Liminar mantém réus da boate Kiss em liberdade; entenda o julgamento em 4 pontos
Espuma que espalhou fogo foi alvo de debate durante julgamento sobre a segunda maior tragédia do tipo no país desde incêndio em Niterói, em 1961
Responsável por presidir o júri sobre o incêndio da Boate Kiss, o juiz Orlando Faccini Neto chegou a decretar a prisão dos quatro réus, mas um habeas corpus concedido pela 1ª Câmara Criminal do Tribunal de Justiça do Rio Grande do Sul suspendeu a medida. Os desembargadores do TJ-RS vão analisar o caso.
O habeas corpus foi dado inicialmente a Elissandro Spohr, conhecido como Kiko, que era sócio da boate que pegou fogo em 27 de janeiro de 2013, em Santa Maria, no Rio Grande do Sul.

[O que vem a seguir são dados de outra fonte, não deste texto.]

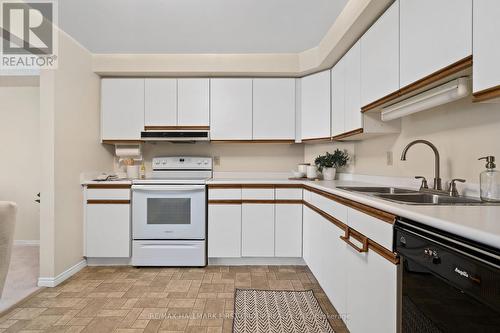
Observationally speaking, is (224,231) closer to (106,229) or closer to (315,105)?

Depois, foi concedido aos demais réus do julgamento — Mauro Londero Hoffmann, outro sócio do estabelecimento e único que não estava no local na noite do incêndio, Marcelo de Jesus dos Santos, vocalista da banda Gurizada Fandangueira, e Luciano Bonilha Leão, roadie do grupo musical. As defesas dos réus negam responsabilidade pelos mortos e feridos.
Cabe recurso a instâncias superiores. Há ainda discussão em andamento no Supremo Tribunal Federal (STF) sobre o cumprimento imediato de condenações definidas pelo Tribunal do Júri.

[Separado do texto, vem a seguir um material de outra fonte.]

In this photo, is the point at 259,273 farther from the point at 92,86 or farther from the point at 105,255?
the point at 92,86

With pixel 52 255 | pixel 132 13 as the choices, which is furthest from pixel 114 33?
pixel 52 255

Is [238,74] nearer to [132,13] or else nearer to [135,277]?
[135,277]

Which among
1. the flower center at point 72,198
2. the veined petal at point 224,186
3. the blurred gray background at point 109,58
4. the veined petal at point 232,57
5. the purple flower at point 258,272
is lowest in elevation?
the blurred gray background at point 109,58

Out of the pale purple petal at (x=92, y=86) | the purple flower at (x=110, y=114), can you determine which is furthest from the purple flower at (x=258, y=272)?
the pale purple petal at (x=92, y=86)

“A condenação por dolo eventual é inédita no Brasil para esse tipo de crime e, a partir de agora, temos um marco para que todos saibam que as boates para nossos jovens e os lugares para reunião de público têm de ser seguros para que as pessoas se divirtam e voltem para suas casas com vida”, destacou o promotor David Medina da Silva, um dos que atuaram no júri.
O homicídio culposo é aquele praticado sem intenção. Já o doloso, diz o Código Penal, é aquele em que se reconhece que o autor quis ou assumiu o risco de causar a morte.
O desastre na casa noturna, que matou 242 pessoas e deixou 636 feridas, começou no palco, onde se apresentava a banda Gurizada Fandangueira, após um show pirotécnico.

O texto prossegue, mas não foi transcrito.